Tuesday, September 8, 2009

Market News


Doug Barrie harvests the 2009 wheat crop, uploaded by IdFarmBureau.
Wheat Prices Down
Chicago--Wheat fell to the lowest price of the year because of speculation that global production will outpace demand that that will limit overseas purchases of supplies from the U.S., the world's biggest shipper of the grain.

According to Bloomberg News, world output may total 659.3 million metric tons in the marketing year ending May 31, the U.S. Department of Agriculture said in a report on Aug. 12. That would be second only to last year’s 682.4 million tons. Global inventories may jump 8.3 percent to 183.6 million tons, the USDA said.

"The pressure's going to stay on prices because of increased global production and stockpiles," said Tomm Pfitzenmaier, of the Summit Commodity Brokerage in Des Moines, Iowa. "Crops overseas are better than they thought they were going to be. The U.S. crop has been decent."

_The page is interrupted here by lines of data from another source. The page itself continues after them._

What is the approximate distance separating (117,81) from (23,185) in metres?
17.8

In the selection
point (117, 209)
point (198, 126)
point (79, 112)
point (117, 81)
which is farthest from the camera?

Wheat futures for December delivery fell 7 cents, or 1.4 percent, to $4.7875 a bushel on the Chicago Board of Trade. Earlier, the most-active contract touched $4.7525, the lowest since Dec. 5. The price declined 5.6 percent last month because of slack demand for U.S. inventories and rising global inventories.

Exporters sold 406,707 metric tons of wheat in the week that ended on Aug. 27, down 38 percent from the prior week, the USDA said in a report last week.

Wheat is the fourth-biggest U.S. crop, valued at $16.6 billion in 2008, behind corn, soybeans and hay, government data show.